Things to do —
**a.** In the piece on recounts in homeowner association elections, when did Gov. Brown sign Assembly Bill 44?
**b.** Extend the piece on recounts in homeowner association elections, picking up right after its final sentence.

QUESTION: During the election, if a candidate wants the ballots recounted because two candidates have the exact same votes, who bears the cost of the recount?

ANSWER: Neither the Davis-Stirling Act nor the Corporations Code addresses recounts. Although not binding on homeowner association elections, California's Elections Code sometimes provides useful guidelines on voting issues.

No Automatic Recount. As a rule, the person asking for a recount bears the cost. Until last year, not even the State of California had a policy for state-funded recounts. In October 2016, Gov. Brown signed Assembly Bill 44 which requires the state to pay for certain recounts. The bill allows the Governor to order a recount if the number of votes separating two candidates is razor thin.

HOA Elections. In an HOA election, if there is a tie vote, there is no mechanism for an automatic recount. The inspector can, however, on his/her own order a recount. As provided in Civil Code 5110(c), inspectors have the authority to determine the tabulated results of the election and to perform any acts as may be proper to conduct the election with fairness. In addition, the board could authorize a recount if they thought it beneficial, i.e., it would be less expensive than a run-off election.

Entries supplied —
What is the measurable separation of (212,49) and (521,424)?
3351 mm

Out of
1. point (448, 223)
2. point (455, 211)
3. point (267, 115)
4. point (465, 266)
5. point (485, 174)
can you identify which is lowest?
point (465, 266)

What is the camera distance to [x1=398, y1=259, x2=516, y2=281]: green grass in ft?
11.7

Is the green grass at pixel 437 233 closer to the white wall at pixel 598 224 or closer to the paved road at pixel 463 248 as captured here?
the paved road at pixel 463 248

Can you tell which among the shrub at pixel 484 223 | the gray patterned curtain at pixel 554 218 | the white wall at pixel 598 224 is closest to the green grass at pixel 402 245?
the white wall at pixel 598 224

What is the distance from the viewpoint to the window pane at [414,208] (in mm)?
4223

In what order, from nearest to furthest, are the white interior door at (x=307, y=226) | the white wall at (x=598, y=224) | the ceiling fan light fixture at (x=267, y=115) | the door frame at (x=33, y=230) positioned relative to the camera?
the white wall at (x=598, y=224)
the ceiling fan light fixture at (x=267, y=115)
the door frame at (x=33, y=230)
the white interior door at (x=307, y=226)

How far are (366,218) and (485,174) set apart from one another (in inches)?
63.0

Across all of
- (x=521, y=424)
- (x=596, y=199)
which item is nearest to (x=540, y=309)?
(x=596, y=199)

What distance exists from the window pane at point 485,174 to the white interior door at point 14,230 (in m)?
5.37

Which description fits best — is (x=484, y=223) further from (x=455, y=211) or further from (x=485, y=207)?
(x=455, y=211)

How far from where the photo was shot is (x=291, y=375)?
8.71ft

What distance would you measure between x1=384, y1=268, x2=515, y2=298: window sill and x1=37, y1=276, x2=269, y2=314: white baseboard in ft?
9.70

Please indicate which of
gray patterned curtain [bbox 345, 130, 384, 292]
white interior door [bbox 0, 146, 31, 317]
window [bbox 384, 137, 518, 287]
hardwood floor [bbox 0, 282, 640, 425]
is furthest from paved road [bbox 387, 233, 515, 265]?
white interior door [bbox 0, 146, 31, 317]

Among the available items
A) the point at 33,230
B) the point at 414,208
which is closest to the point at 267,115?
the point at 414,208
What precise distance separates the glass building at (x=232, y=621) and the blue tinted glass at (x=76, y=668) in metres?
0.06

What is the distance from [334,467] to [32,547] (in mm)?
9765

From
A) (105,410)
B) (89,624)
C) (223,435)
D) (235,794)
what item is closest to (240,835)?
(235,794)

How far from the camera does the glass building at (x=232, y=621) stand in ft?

Answer set —
**a.** October 2016.

**b.**
The Cost. If neither the inspector nor the board initiates a recount, the person requesting it pays. The cost will depend on the size of the association (the number of ballots cast) and whether the recount is done by machine or by hand. If a recount is too costly and the candidates want to avoid a runoff election, they could agree to a coin toss to break the tie. Barring that, the association will need to conduct a runoff at the association's expense.

RECOMMENDATION: Boards should amend their election rules to address recounts and tie votes.

QUESTION: We launched a recall of our board and one of the directors resigned. If our recall fails for lack of quorum, our inspectors of election said their policy is to not open ballots. We would like the inspector to tally the votes even if there is no quorum. We want the board to appoint the candidate with the highest number of votes to fill the empty seat.

ANSWER: It is common that inspectors not open ballots when there is no quorum. Even if you could convince them to do so, the board is under no obligation to fill a vacancy with the person receiving the highest votes in a failed election. Directors have the discretion to pick someone they believe will contribute the most to the board.

Those members who initiated the recall will have to wait for the next election cycle to make another run at getting their candidates on the board.


I am pleased to announce that attorney Carrie Heieck joined our firm and will anchor a new office in Carlsbad, our tenth office in the state.

Corporate Experience. Carrie joins ADAMS | STIRLING with more than a decade of experience representing businesses, property owners, and homeowners' associations in real property issues, corporate formations, contract negotiations, HOA disputes, compliance matters, and business law.

Litigation Experience. In addition to her corporate experience, Carrie has significant litigation and trial experience involving real estate and foreclosure matters representing large institutional clients.

Education. Carrie earned her Bachelor of Arts in Communications from the University of Arizona, Tucson. She then earned a Juris Doctorate from the Whittier Law School in Costa Mesa, California where she attended on a full academic merit scholarship and graduated magna cum laude.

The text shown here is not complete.